EXERCISE BRIEF: Report every line of the listing below that contains the string "items", copying each such line in full. Treat matching as case-sensitive.

SUPPLIED ENTRIES:
begin
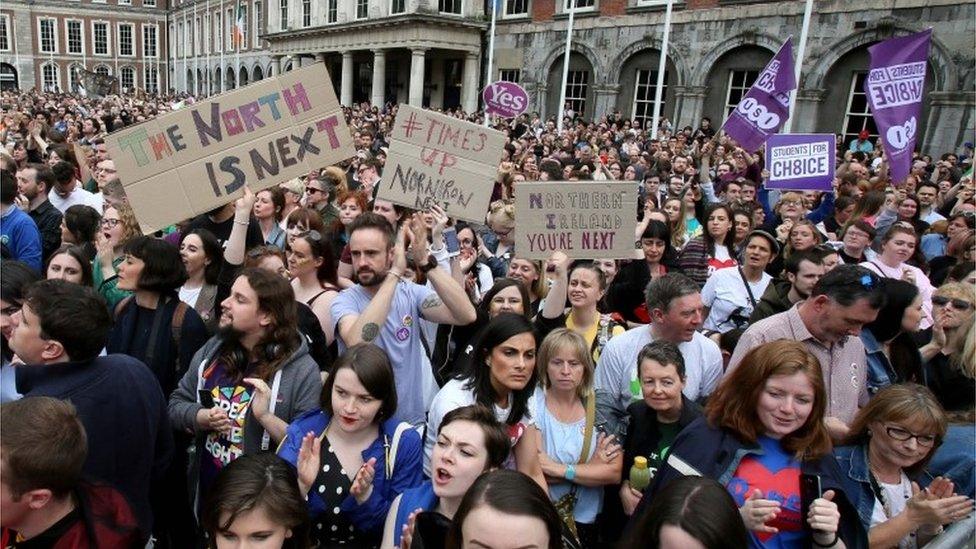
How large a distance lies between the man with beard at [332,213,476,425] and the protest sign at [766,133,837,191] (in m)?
5.89

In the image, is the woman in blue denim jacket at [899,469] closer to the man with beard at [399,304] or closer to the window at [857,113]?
the man with beard at [399,304]

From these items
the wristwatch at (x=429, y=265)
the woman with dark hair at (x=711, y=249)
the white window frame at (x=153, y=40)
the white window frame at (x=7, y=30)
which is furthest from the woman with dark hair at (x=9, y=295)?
the white window frame at (x=7, y=30)

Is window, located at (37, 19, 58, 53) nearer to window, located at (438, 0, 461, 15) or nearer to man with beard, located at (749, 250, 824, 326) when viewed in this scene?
window, located at (438, 0, 461, 15)

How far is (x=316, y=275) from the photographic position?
154 inches

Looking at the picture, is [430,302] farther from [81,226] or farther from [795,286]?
[81,226]

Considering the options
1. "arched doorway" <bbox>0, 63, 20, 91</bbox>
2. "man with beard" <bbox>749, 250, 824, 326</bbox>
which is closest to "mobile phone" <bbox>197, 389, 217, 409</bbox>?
"man with beard" <bbox>749, 250, 824, 326</bbox>

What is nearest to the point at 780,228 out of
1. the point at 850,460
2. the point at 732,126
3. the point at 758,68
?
the point at 732,126

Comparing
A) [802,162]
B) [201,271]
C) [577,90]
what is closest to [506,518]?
[201,271]

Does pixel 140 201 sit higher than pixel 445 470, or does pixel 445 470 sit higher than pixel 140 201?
pixel 140 201

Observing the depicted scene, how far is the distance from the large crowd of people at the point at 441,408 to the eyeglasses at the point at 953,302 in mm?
11

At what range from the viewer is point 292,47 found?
3875cm

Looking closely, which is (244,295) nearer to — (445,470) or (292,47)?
(445,470)

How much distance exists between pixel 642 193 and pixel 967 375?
5.87m

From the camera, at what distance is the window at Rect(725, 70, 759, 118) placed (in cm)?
1953
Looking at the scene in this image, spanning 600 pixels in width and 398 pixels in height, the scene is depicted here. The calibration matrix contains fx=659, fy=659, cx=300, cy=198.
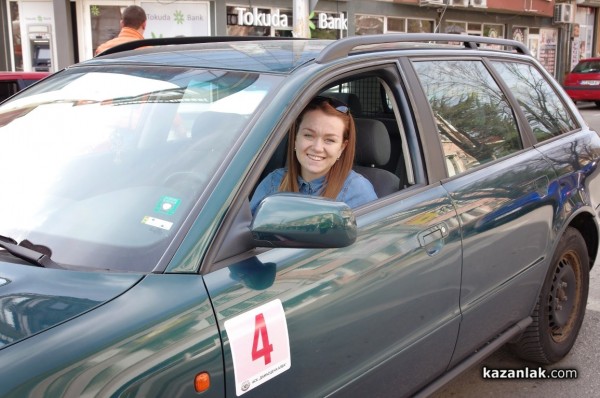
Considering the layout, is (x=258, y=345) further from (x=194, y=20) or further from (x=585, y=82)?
(x=585, y=82)

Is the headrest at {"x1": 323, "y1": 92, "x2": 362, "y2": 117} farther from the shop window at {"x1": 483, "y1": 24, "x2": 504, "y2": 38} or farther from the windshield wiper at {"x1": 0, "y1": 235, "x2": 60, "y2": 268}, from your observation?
the shop window at {"x1": 483, "y1": 24, "x2": 504, "y2": 38}

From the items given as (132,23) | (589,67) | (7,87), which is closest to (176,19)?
(7,87)

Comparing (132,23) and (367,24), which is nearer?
(132,23)

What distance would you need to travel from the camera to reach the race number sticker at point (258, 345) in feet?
5.60

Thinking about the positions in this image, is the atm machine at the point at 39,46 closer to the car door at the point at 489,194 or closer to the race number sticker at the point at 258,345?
the car door at the point at 489,194

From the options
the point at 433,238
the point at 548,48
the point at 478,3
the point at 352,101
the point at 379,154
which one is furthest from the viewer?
the point at 548,48

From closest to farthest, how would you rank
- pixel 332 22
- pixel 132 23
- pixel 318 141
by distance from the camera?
pixel 318 141, pixel 132 23, pixel 332 22

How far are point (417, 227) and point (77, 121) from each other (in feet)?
4.25

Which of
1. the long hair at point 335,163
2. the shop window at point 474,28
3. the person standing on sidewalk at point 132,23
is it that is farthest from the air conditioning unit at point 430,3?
the long hair at point 335,163

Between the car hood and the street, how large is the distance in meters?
2.02

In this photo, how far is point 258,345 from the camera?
1755mm

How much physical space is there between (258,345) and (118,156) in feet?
2.69

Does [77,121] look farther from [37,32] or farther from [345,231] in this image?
[37,32]

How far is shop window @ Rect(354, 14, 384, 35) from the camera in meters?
18.1
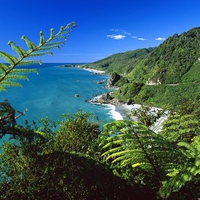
end
SOLUTION TO THE PROBLEM:
From these items
From the items given as (132,23) | (589,67) | (7,87), which is closest to (176,19)?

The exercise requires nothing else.